Einheitsübersetzung 2016

Israels Geschichte als Warnung: 10,1–13

1 Ihr sollt wissen, Brüder und Schwestern, dass unsere Väter alle unter der Wolke waren, alle durch das Meer zogen

2 und alle auf Mose getauft wurden in der Wolke und im Meer.

3 Alle aßen auch die gleiche geistgeschenkte Speise

4 und alle tranken den gleichen geistgeschenkten Trank; denn sie tranken aus dem geistgeschenkten Felsen, der mit ihnen zog. Und dieser Fels war Christus.

5 Gott aber hatte an den meisten von ihnen kein Gefallen; denn er ließ sie in der Wüste umkommen.

6 Das aber geschah als warnendes Beispiel für uns: damit wir uns nicht von der Gier nach dem Bösen beherrschen lassen, wie jene sich von der Gier beherrschen ließen.
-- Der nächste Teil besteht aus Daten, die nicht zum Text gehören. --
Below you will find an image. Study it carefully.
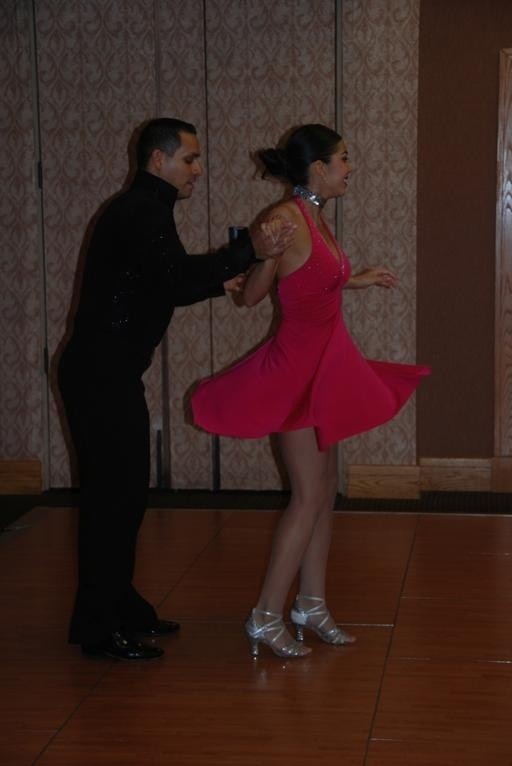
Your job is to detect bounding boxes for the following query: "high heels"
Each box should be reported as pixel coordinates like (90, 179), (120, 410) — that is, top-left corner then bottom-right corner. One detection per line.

7 Werdet nicht Götzendiener wie einige von ihnen; denn es steht in der Schrift: Das Volk setzte sich zum Essen und Trinken; dann standen sie auf, um sich zu vergnügen.

8 Lasst uns nicht Unzucht treiben, wie einige von ihnen Unzucht trieben! Damals kamen an einem einzigen Tag dreiundzwanzigtausend Menschen um.

9 Lasst uns auch nicht Christus auf die Probe stellen, wie es einige von ihnen taten, die dann von Schlangen getötet wurden!

10 Murrt auch nicht, wie einige von ihnen murrten; sie wurden vom Verderber umgebracht!

11 Das aber geschah an ihnen, damit es uns als Beispiel dient; uns zur Warnung wurde es aufgeschrieben, uns, die das Ende der Zeiten erreicht hat.

12 Wer also zu stehen meint, der gebe Acht, dass er nicht fällt.

13 Noch ist keine Versuchung über euch gekommen, die den Menschen überfordert. Gott ist treu; er wird nicht zulassen, dass ihr über eure Kraft hinaus versucht werdet. Er wird euch mit der Versuchung auch einen Ausweg schaffen, sodass ihr sie bestehen könnt.

Unvereinbarkeit von Herrenmahl und Götzenopfermahl: 10,14–22

14 Darum, meine Geliebten, meidet den Götzendienst!

15 Ich rede doch zu verständigen Menschen; urteilt selbst über das, was ich sage!

16 Ist der Kelch des Segens, über den wir den Segen sprechen, nicht Teilhabe am Blut Christi? Ist das Brot, das wir brechen, nicht Teilhabe am Leib Christi?

17 Ein Brot ist es. Darum sind wir viele ein Leib; denn wir alle haben teil an dem einen Brot.

18 Schaut auf das irdische Israel: Haben die, welche von den Opfern essen, nicht teil am Altar?

19 Was meine ich damit? Dass Götzenopferfleisch wirklich etwas ist? Oder dass ein Götze wirklich etwas ist?

20 Nein, aber was man dort opfert, opfert man den Dämonen und nicht Gott. Ich will jedoch nicht, dass ihr Gemeinschaft mit Dämonen habt.

21 Ihr könnt nicht den Kelch des Herrn trinken und den Kelch der Dämonen. Ihr könnt nicht teilhaben am Tisch des Herrn und am Tisch der Dämonen.

22 Oder wollen wir die Eifersucht des Herrn wecken? Sind wir stärker als er?

Rücksicht auf das Gewissen des Anderen beim Verzehr von Götzenopferfleisch: 10,23–11,1

23 Alles ist erlaubt - aber nicht alles nützt. Alles ist erlaubt - aber nicht alles baut auf.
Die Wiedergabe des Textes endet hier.